Tabagismo no século XXI: problemas e consequências
Enviada em 21/10/2018
“Em um mundo onde existe uma riqueza de informação, existe frequentemente uma pobreza de atenção.” A máxima do político Ken Mehlman ilustra o contexto hodierno mundial, no qual observa-se continuidade do consumo de cigarros mesmo com a intensificação das campanhas de saúde, mascarando as modernizações que as empresas tabagistas desenvolvem para continuar lucrando com a prática. Desse modo, evidenciam-se a popularização do narguilé, bem como os gastos que os fumantes geram para a saúde global. Destarte, é imprescindível que o Estado e a sociedade reformule as medidas adotadas objetivando erradicar essa mazela.
A priori, semelhante ao ocorrido anos atrás com o cigarro, hoje o narguilé se tornou sinônimo de moda entre os jovens. Nessa perspectiva, mediante as campanhas de saúde que passaram a vincular uma imagem negativa do consumo de cigarro, as empresas do meio recorreram ao narguilé como um tabagismo inofensivo aos fumantes e assim permanecer lucrando.
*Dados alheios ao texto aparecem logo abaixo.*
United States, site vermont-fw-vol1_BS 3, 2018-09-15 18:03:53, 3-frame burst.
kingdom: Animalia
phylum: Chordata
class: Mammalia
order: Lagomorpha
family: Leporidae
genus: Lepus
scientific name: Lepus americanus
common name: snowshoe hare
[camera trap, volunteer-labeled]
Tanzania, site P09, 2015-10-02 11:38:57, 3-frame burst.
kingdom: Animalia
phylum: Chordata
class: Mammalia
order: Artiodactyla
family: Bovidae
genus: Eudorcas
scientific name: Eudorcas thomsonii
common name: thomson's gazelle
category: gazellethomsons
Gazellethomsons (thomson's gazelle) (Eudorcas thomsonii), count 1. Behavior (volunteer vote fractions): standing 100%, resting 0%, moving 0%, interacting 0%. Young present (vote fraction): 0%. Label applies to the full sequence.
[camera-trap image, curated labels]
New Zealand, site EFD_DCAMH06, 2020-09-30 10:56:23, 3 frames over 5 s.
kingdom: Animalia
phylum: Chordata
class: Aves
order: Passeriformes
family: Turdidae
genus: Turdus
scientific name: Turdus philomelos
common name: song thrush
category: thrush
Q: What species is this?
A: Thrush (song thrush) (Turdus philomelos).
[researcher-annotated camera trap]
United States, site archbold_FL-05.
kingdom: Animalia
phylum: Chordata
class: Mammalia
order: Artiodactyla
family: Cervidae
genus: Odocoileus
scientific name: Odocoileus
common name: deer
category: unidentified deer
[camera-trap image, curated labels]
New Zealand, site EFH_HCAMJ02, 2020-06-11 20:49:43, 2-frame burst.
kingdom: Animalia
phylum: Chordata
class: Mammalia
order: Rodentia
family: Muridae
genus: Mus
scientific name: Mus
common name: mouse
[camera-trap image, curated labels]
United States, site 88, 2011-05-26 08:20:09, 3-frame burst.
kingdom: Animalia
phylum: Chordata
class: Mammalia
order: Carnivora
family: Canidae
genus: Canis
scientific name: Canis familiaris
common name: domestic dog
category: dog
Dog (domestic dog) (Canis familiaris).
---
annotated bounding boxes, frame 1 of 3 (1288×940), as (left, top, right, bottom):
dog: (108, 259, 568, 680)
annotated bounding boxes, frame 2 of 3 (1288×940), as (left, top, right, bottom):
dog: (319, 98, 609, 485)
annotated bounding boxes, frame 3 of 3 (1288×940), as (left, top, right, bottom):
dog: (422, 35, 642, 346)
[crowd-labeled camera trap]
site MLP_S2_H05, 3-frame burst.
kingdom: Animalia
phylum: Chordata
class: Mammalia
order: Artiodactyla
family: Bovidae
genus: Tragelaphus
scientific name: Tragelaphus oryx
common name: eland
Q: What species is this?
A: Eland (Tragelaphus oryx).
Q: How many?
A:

Em face dessa conjuntura, a popularização desse novo fumo atrai cada vez um número maior de consumidores que acabam tendo integridade física prejudicada, já que uma hora seguida de fumo do narguilé corresponde ao consumo de cem cigarros, de acordo com uma pesquisa conjunta do IBGE e do INCA.
A posteriori, esse alto consumo preocupa não apenas a Organização Mundial de Saúde (OMS), como também os cofres públicos. Haja vista que em países como o Brasil, anualmente chegam a serem gastos 39,4 bilhões de reais apenas com despesas médicas, devido a correlação que o tabagismo tem com o aumento de casos de câncer, seja ela de boca ou de pulmão, de acordo com o Instituto Nacional de Câncer (INCA). Em face dessa conjuntura, hospitais e postos de saúde brasileiros muitas vezes apresentam uma demanda superior ao que sua infraestrutura é capaz de suportar, infringindo o artigo 196 da Constituição do país devido o acesso desigual à saúde.
Dado o exposto, fica evidente a iminência em cessar a problemática. Assim sendo, as autoridades internacionais devem assegurar a melhoria das políticas públicas relacionadas à vinculação de programas de saúde, por meio de parceria com empresas privadas, criando acordos para promover uma maior divulgação dos malefícios do narguilé, além de estimular uma progressiva redução de fumantes. Paralelamente, as universidades que ofertam cursos nas áreas médicas, em parceria OMS, podem desenvolver ações que levem o cadastramento em programas que proporcionem o tratamento aos dependentes do tabaco de forma gratuita, objetivando a diminuição da superlotação dos hospitais, por meio de campanhas governamentais contínuas, mobilizações, com o fito de atingir o bem-estar coletivo.